GIVEN PASSAGE.
____

# 3 good things that happened to me today!



## Yvonne G (Aug 18, 2012)

I got this idea from Chris's "vent" thread. Let's all keep a running tally of three good things that happened to us today. I'll start. Its pretty early yet in the day, but let's see...

I had a bunch of real good laughs at the antics of my new pup, Ginny.
April (my horse) came over and snuffled in my ear and I gave her some loves.
I caught little Phaeri out of her house and in her waterer.

Ok it's your turn.


----------



## Momof4 (Aug 18, 2012)

My son had a great soccer practice.
I burned calories scrimmaging against 9yr olds.
My dogs didn't eat 3 sandwiches I left on the counter as I walked outside


----------



## Masin (Aug 18, 2012)

I like this! I think we forget to focus on the good to attract the good, so yay, great thread!

My three: 
I woke to a new day in my life.
I scratched one of our cats and managed to witness 3 areas of his mouth drip drool in approval. 
I found this thread during a stressful ordeal with my husband who I'm in the middle of a 1.5 year divorce from...it helped remind me where I should be focusing  



Momof4 said:


> My son had a great soccer practice.
> I burned calories scrimmaging against 9yr olds.
> My dogs didn't eat 3 sandwiches I left on the counter as I walked outside



That last one is on your pups 3 bad things that happened to me today list


----------



## wellington (Aug 18, 2012)

This is a great thread. 
I woke to my coffee being made for me by my husband
Dunkin donuts sitting on the counter
An Air Show jet flying by my house, and with the Blue Angels coming later.
I love the loud sound they make


----------



## Jacqui (Aug 18, 2012)

I think I heard something about folks doing these lists.


----------



## dmmj (Aug 18, 2012)

I woke up and I was still alive
I made it past noon
Almost 2 clock and still alive
Sorry not much has happened today.


----------



## clare n (Aug 18, 2012)

I did some lovely pieces at the studio with great feedback.
I helped a friend out with a really good chat,
Have spent a nice evening with the other half and the torts in the garden with a BBQ


----------



## ascott (Aug 18, 2012)

Woke up with a job today 

Had a misunderstanding with my Mom AND made up all within an hour
(we are both stubborn so usually a day goes by before we share a meal of eating crow with each other and make up--so dumb, but not today).

My son and his cousin are staying home with me today and I get to hear them laughing and having a good time, which are the best sounds ever...hahaha (usually he scoots off with a friend to their house for teenage video game marathons....)


----------



## Laurie (Aug 18, 2012)

Somebody surprised me with some coffee at work when it is much needed

My friend made me lunch today, a delicious tomato basil bisque

It's so nice outside, our ER is empty! Gives me some TFO time


----------



## terryo (Aug 18, 2012)

____

SOURCE DATA.

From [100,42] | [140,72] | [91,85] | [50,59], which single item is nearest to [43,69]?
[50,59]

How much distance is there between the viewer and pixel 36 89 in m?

____

Transcribe the part of the forum thread starting with "## dmmj (Aug" and going on through "clare n (Aug 18, 2012)".

RESULT FOR THIS TASK.
## dmmj (Aug 18, 2012)

I woke up and I was still alive
I made it past noon
Almost 2 clock and still alive
Sorry not much has happened today.


----------



## clare n (Aug 18, 2012)